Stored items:
■ ■ ■
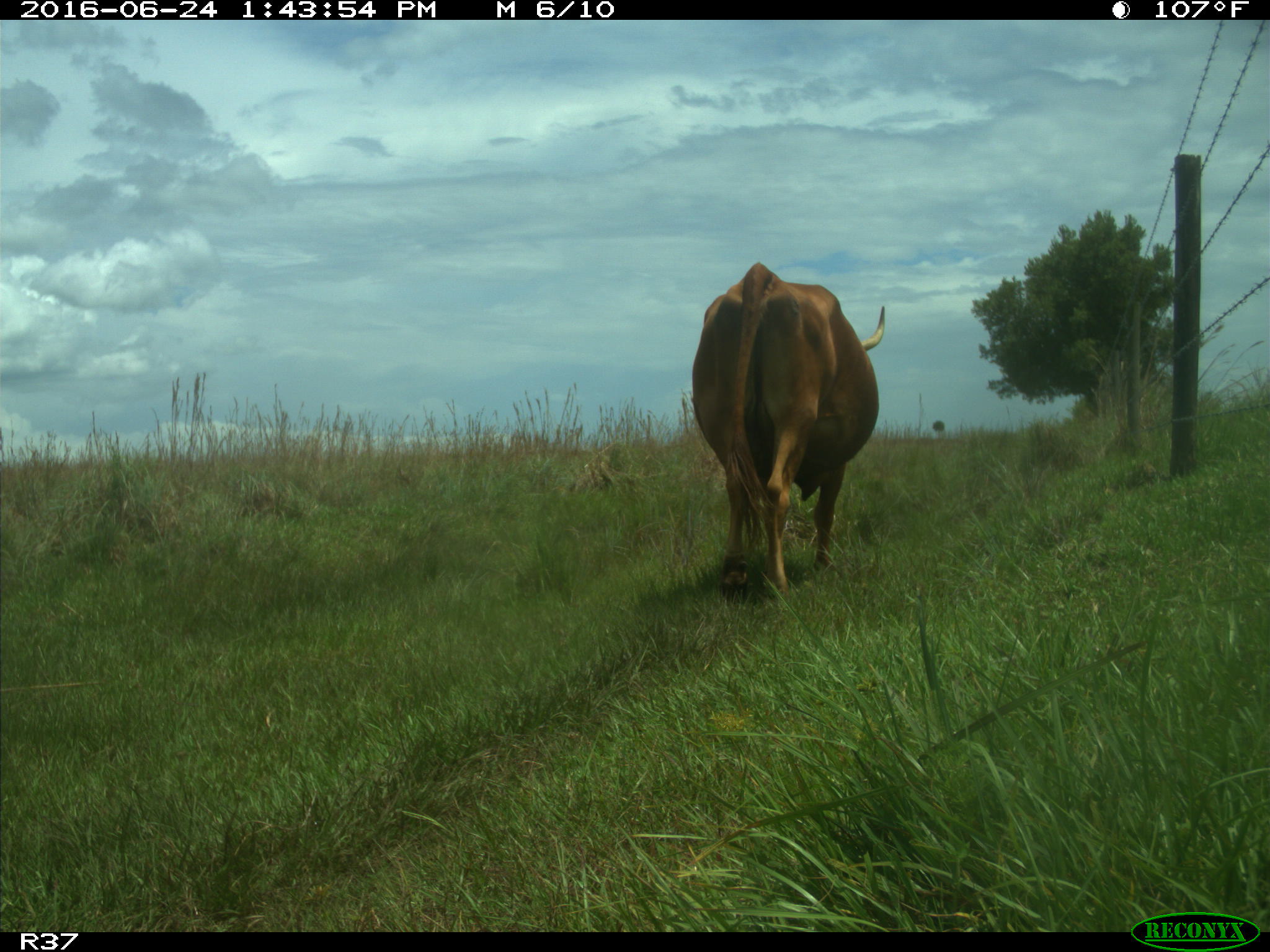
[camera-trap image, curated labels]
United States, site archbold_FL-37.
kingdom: Animalia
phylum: Chordata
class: Mammalia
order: Artiodactyla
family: Bovidae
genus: Bos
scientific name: Bos taurus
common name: domestic cow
Bos taurus (domestic cow).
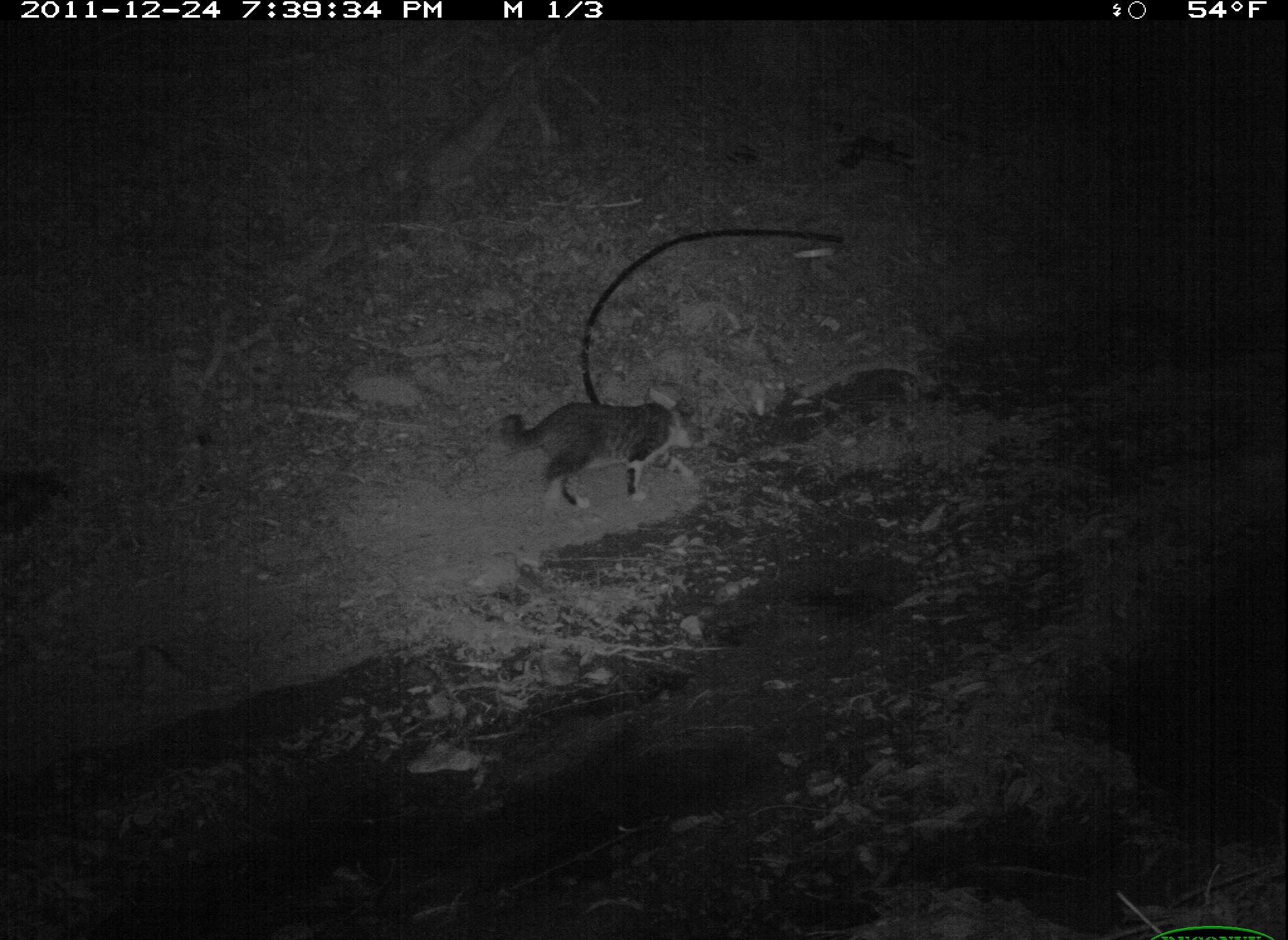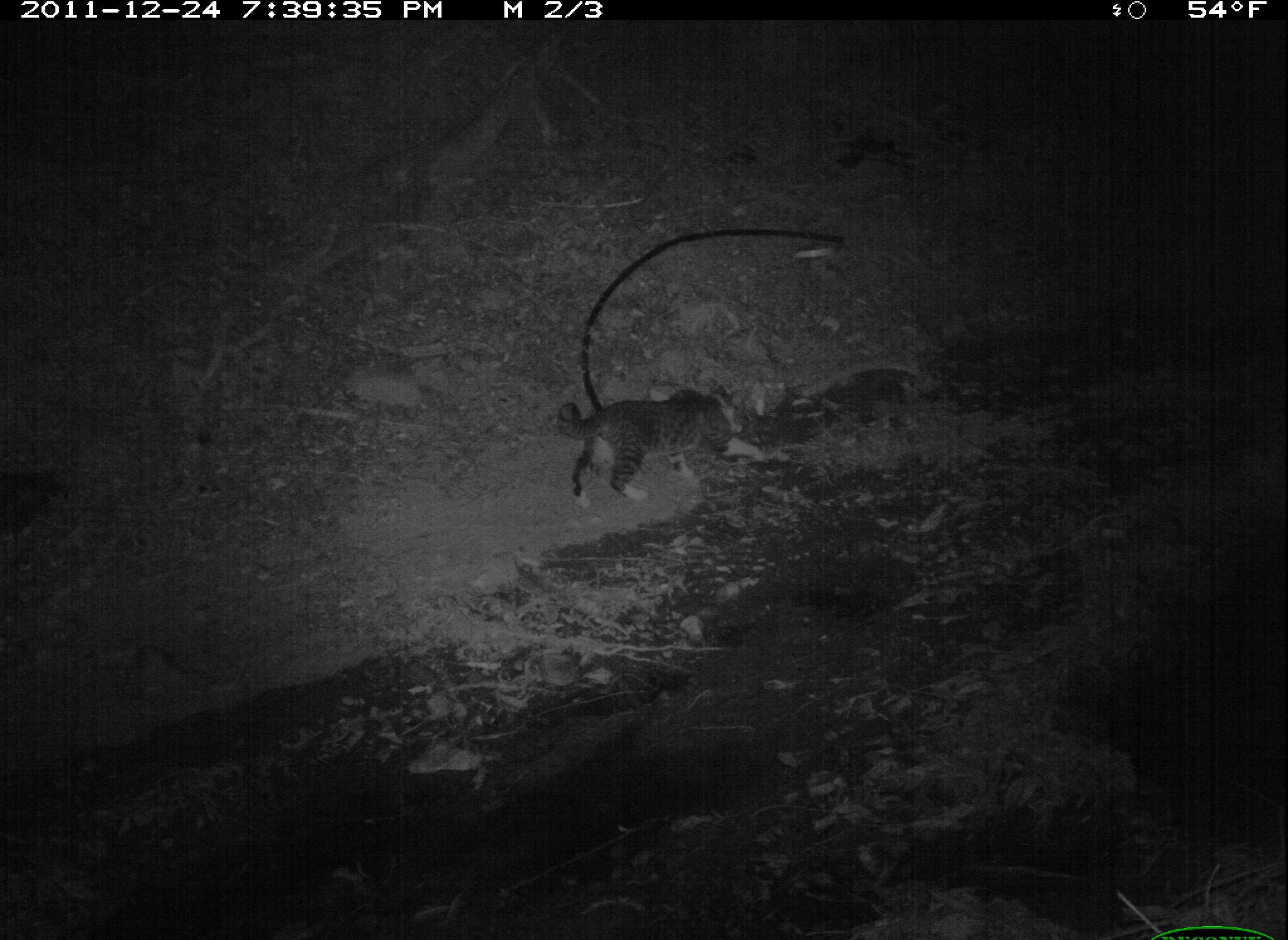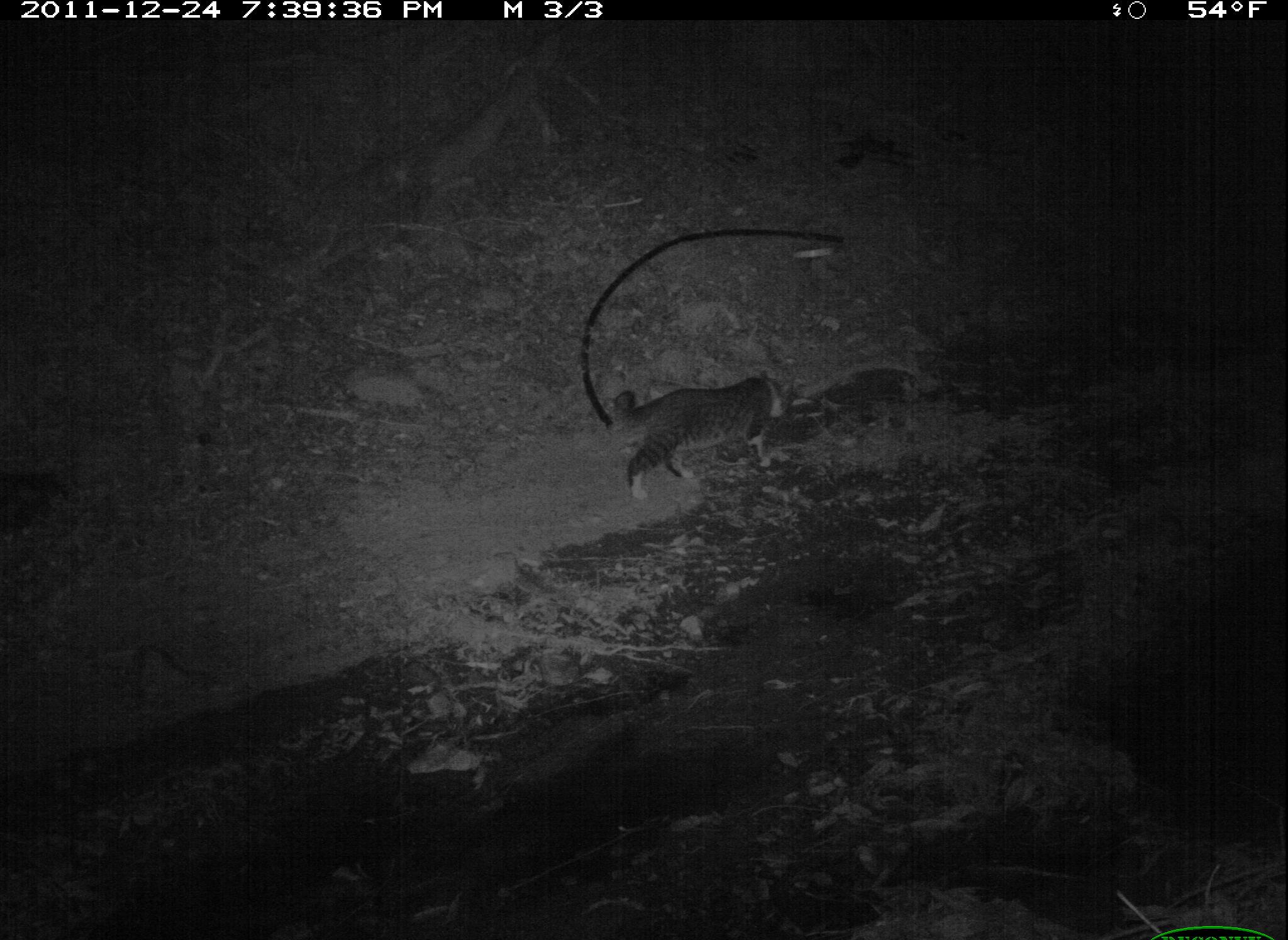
■ ■ ■
* **EXERCISE**
Could you output every record above exactly as written, leaving out the pictures?

* **RESULT OF THE EXERCISE**
[camera-trap image, curated labels]
United States, site archbold_FL-37.
kingdom: Animalia
phylum: Chordata
class: Mammalia
order: Artiodactyla
family: Bovidae
genus: Bos
scientific name: Bos taurus
common name: domestic cow
Bos taurus (domestic cow).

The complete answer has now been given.